Beefy Issues on MW



I had written an article on popular beef dishes in India for the MW magazine some time back.

Ironically that was a week when I had an article out in a men's magazine and in a woman's magazine (Femina)!

Here's the text of the article:

Joseph and Monica were in for a surprise when they dropped in at Sneha, the small Keralite restaurant at Mumbai’s Mahim causeway, recently.

They had just come out of the Wednesday mass at St Michael’s Church and then headed to Sneha, as they did for every Wednesday for the last twenty years. They had come for their favourite beef fry only to find that it was not on the menu this time.

The folks at Sneha had taken off beef from the menu after the news of the Presidential Assent given to the Maharashtra Cow Slaughter act. Ironically Sneha had just won the ‘Tastiest beef dish in Asia’ award for the beef fry in the Chowzter Asia 2015 Awards.

Sneha was not alone as beef started going off the menus of restaurants across the country.

The beef fry at Sneha was a beautifully slow cooked one which was rendered into tender succulence after an hour of cooking with a medley of spices, caramelized onions, green chillies, mustard seeds and curry leaves.

The slow cooking process of the beef fry at Sneha was typical of most famous beef preparations across India. India was never best place to look for a medium rare steak after all.

Cow slaughter was banned across the country so what you got as beef was primarily buffalo or bullock meat. Unlike in the West, these were not reared for consumption. Indian beef unlike Japanese Wagyu and Kobe or Aussie Angus, did not come from pampered happy cows.

A few high end restaurants would import beef but those would be frozen blocks of meats. The steaks made from them would be served well done to the point of being chewy in order to disguise the poor quality of meat.

What is interesting is the range of brilliant cooking techniques that had come up across India to deal with the indifferent quality of beef that was locally available.

Apart from the beef fry of Sneha you had the poetic renditions of the bara handi cooking available in Mumbai’s Bohri Mohalla. This cooking tradition, which had originated from Iran and come to Mumbai via Guajarat, was on its last legs with Vallibhai Payawallah shutting down recently. At Vallibhai’s, cuts of beef, including the usually discarded cuts such as ox’s tail, rump and hump, were slow cooked over six hours to a poetic silky finish. This was mixed with delicious wheat and lentil based broths cooked in twelve vessels (bara handi) to offer one of the most heady experiences to be had for meat lovers in Mumbai. Vallibhai had recently shut down as the premise was sold off for redevelopment.

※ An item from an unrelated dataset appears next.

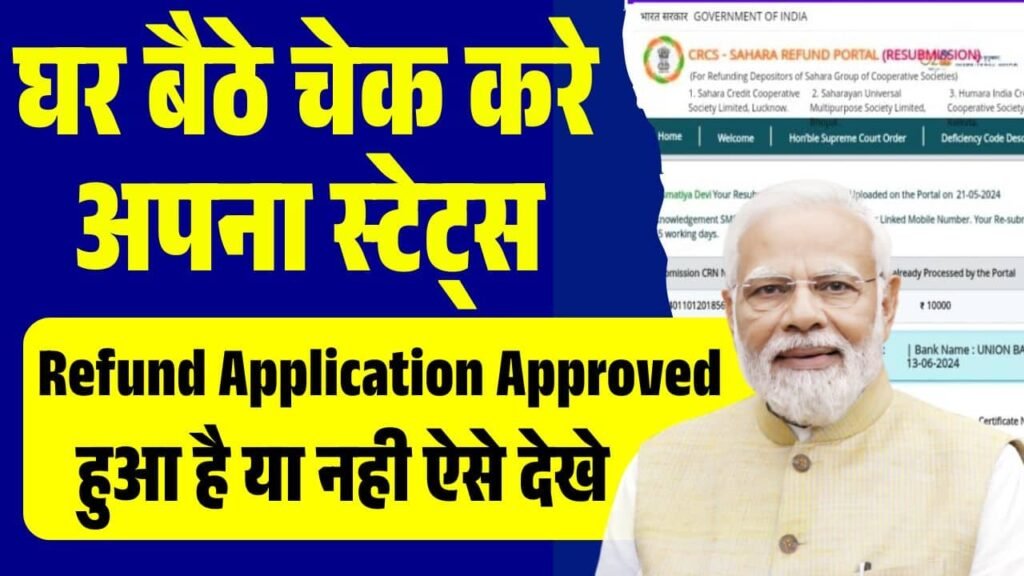 Sahara Refund Installment Status 2025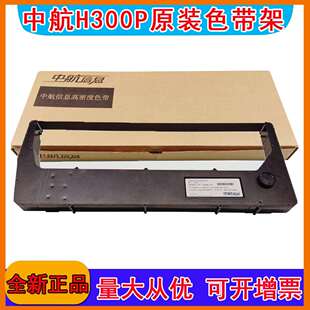 H708H728H928H428256257 104H8色带架 H802P 中航信息H602P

Just in time for the beef ban some would wryly say. Surti’s Bara Handi still remains though beef is off the menu.

Just down the lane from Vallibhai was Haji Tikka Bar-B-Q Corner where you would get twice cooked, scrumptious khiri (cow’s udder) kebabs fresh off coal skewers. These too have disappeared as have the delicious deep fried, very cheap and very popular steak and onion fry at Martin’s, the small Goan restaurant at Mumbai’s Colaba.

In Kolkata, where cow slaughter is still not illegal, most restaurants had taken off beef of their menu over the years. The two remaining classic beef dishes which most Kolkatans swore by were the beef kebab rolls at Nizam’s in New Market and the well done beef steaks at Park Street’s Oly Pub. The latter was a bit of a rites of passage for college goers in Kolkata.

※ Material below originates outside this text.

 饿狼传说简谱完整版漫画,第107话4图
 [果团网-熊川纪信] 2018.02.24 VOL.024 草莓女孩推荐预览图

No trip to Lucknow would be complete without a trip to Tunday for kebabs. The more atmospheric Tunday outlet at Chowk served only beef kebabs and parathas. The secret marination process, which involved papaya juices, resulted in kebabs which were near pate like in tenderness.

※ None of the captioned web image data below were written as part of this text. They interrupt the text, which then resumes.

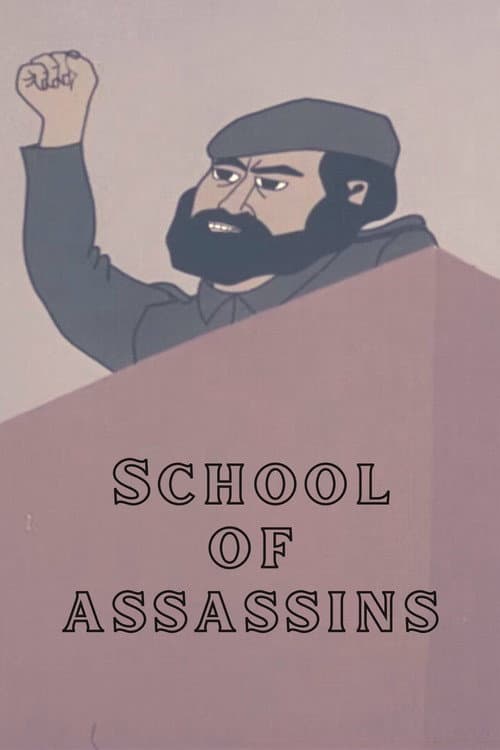 School of Assassins poster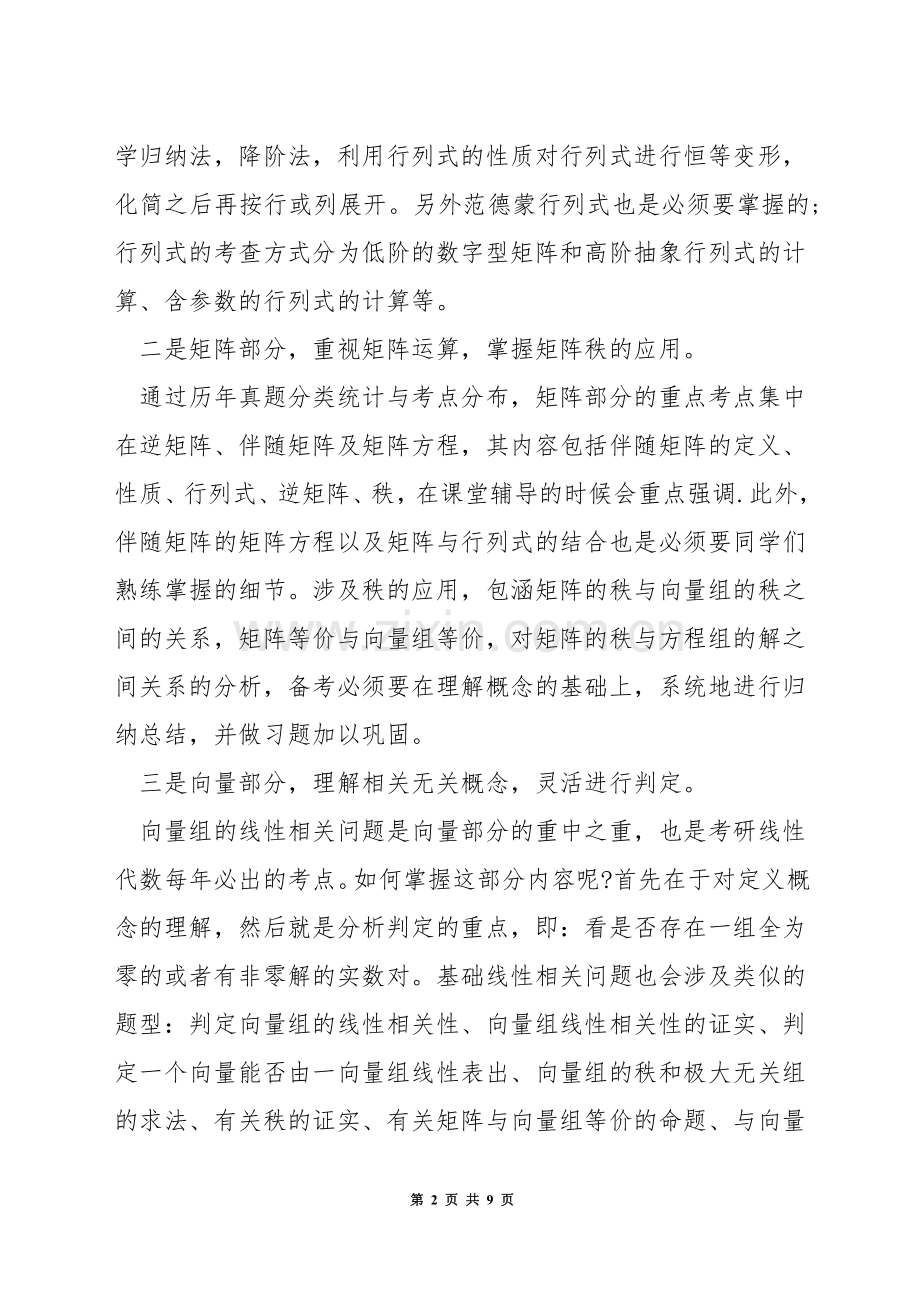 考研数学线性代数考点.docx_第2页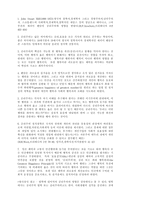 인권론 개요 레포트-2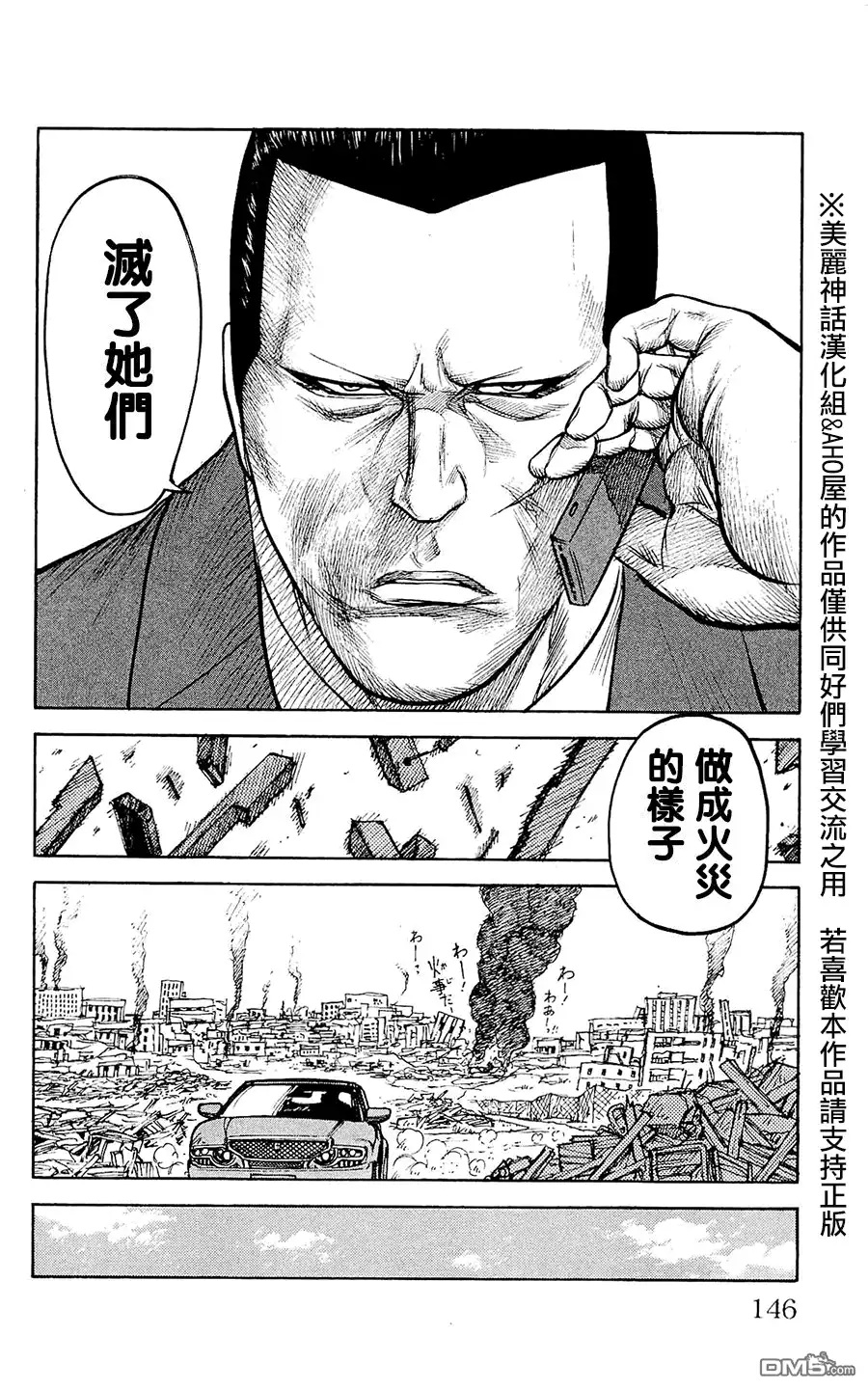 《特极囚犯》第101话 敷设 第8页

Then there were Moinuddin’s delightfully juicy beef kebabs sold on the pavements of old Delhi as well as Pehelwan’s biryani, which he dished out from a deg (vessel) on the streets. The beef in the biryani was near pleasantly mellow in texture.

Add to these legends the tenderloin phaal at Imran’s stall in Bangalore’s Shivaji Nagar, the roast ox tongue at Goa’s Infantaria, and you will realize that India had a very rich tradition of beef cooking and we have just scratched the surface of this here.

It would be rather sad if future generations can only listen the tales of this culinary wizardry.